MATERIAL FOR THIS EXERCISE:
=====

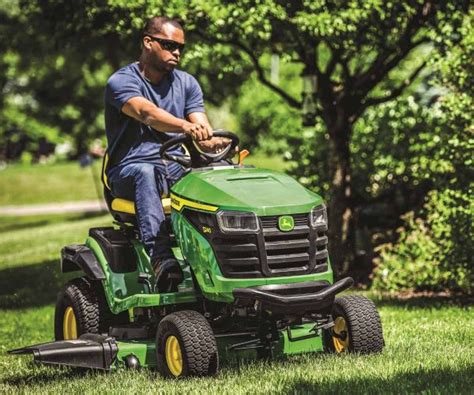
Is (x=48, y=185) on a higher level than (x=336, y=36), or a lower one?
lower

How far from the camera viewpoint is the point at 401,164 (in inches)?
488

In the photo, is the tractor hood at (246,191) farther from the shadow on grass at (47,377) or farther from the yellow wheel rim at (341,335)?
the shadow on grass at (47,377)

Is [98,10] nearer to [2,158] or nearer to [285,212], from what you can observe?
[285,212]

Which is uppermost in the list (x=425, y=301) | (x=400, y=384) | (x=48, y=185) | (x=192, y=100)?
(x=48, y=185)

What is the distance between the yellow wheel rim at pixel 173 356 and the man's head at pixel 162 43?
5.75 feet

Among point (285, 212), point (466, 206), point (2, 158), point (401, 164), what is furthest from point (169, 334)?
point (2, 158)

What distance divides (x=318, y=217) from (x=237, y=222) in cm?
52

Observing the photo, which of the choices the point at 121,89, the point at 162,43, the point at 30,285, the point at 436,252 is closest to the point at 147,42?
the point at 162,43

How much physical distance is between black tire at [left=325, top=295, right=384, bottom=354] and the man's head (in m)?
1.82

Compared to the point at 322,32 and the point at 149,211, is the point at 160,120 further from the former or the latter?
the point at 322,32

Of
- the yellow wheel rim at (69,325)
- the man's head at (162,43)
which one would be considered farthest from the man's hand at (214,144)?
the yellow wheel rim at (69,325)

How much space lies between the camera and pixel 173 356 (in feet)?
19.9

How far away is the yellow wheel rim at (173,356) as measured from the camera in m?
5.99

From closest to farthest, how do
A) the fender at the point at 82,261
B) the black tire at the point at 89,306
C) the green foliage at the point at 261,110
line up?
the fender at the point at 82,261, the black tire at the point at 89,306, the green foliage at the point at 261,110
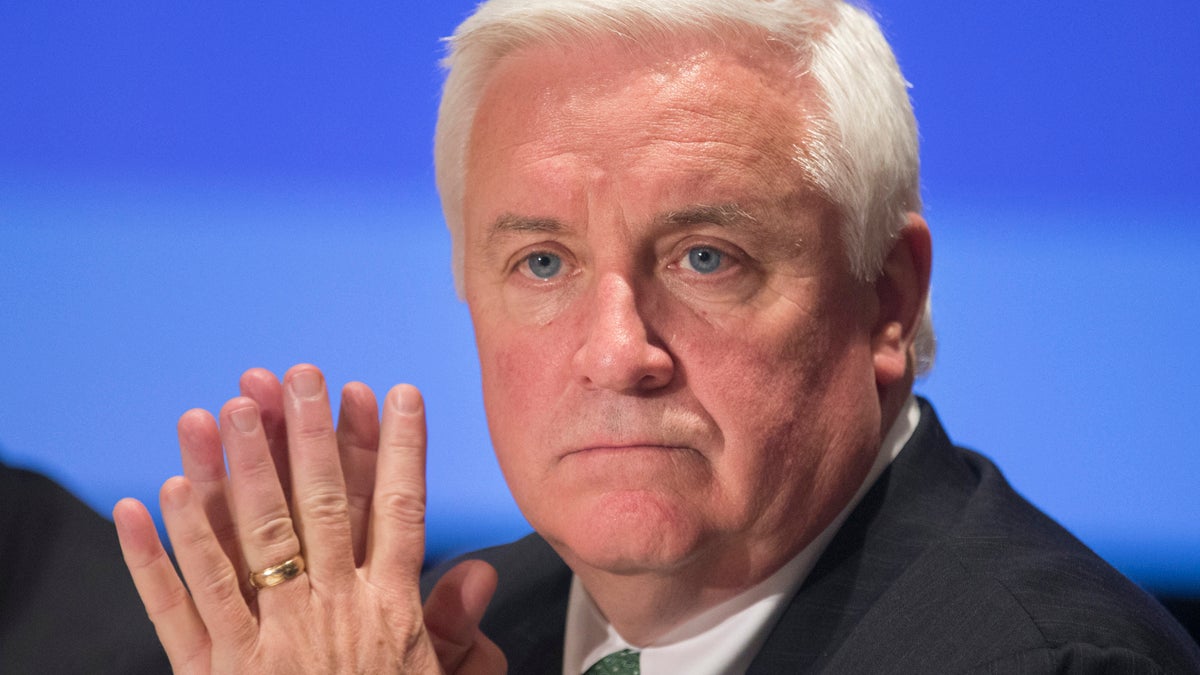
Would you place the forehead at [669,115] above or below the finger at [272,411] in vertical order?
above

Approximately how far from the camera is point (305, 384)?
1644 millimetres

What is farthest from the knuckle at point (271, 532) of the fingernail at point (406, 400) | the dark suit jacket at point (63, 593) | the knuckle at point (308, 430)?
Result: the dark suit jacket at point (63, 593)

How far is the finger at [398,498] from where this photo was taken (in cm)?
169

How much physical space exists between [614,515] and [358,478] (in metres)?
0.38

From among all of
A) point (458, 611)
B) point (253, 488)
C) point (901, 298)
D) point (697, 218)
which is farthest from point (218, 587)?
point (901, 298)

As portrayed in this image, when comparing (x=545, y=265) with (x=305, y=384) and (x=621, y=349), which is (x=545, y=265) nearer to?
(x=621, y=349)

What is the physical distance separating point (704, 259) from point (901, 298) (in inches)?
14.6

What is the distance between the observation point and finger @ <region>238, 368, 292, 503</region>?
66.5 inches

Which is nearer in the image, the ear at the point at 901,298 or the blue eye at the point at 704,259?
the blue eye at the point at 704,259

=====

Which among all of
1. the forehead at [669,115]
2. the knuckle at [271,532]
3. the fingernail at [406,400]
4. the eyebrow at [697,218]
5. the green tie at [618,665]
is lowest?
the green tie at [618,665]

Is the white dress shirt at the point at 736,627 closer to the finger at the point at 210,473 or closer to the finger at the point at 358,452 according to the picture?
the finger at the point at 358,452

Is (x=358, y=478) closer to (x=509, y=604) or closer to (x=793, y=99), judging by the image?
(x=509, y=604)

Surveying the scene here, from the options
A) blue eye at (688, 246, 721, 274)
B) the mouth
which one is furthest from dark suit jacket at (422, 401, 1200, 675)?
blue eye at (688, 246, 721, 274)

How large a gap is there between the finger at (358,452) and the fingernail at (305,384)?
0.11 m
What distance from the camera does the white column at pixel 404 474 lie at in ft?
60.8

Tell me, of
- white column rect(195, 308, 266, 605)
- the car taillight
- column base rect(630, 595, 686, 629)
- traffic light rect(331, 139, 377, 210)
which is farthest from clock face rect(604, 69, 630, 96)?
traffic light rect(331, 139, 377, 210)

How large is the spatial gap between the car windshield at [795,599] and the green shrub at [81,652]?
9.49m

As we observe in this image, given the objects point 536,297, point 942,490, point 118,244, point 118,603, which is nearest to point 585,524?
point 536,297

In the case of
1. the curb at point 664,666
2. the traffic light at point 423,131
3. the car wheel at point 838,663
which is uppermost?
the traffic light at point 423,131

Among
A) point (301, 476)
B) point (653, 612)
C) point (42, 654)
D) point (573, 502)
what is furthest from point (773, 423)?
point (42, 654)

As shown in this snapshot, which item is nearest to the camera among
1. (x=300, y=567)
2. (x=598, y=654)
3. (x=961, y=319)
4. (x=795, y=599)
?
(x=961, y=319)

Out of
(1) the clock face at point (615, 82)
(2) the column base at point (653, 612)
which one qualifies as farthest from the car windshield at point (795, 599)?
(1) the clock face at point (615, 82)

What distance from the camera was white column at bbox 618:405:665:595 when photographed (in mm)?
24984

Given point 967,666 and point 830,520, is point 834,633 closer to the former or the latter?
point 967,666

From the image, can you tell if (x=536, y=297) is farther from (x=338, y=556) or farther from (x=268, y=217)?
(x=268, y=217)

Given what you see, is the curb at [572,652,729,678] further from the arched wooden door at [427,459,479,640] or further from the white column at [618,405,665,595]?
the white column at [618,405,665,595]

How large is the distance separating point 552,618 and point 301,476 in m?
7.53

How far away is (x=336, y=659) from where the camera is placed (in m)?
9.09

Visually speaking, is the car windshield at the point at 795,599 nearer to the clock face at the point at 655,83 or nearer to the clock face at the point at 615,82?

=====

Turn the part that opens with the line containing "How far away is the" and closes with the line containing "1644 millimetres" into a JSON list of strings, one string per line. Skip blank lines and leave the picture out.

TASK RESULT:
[
  "How far away is the yellow wheel rim at (173,356) as measured from the camera in m?",
  "5.99",
  "From closest to farthest, how do",
  "A) the fender at the point at 82,261",
  "B) the black tire at the point at 89,306",
  "C) the green foliage at the point at 261,110",
  "line up?",
  "the fender at the point at 82,261, the black tire at the point at 89,306, the green foliage at the point at 261,110",
  "Would you place the forehead at [669,115] above or below the finger at [272,411] in vertical order?",
  "above",
  "Approximately how far from the camera is point (305, 384)?",
  "1644 millimetres"
]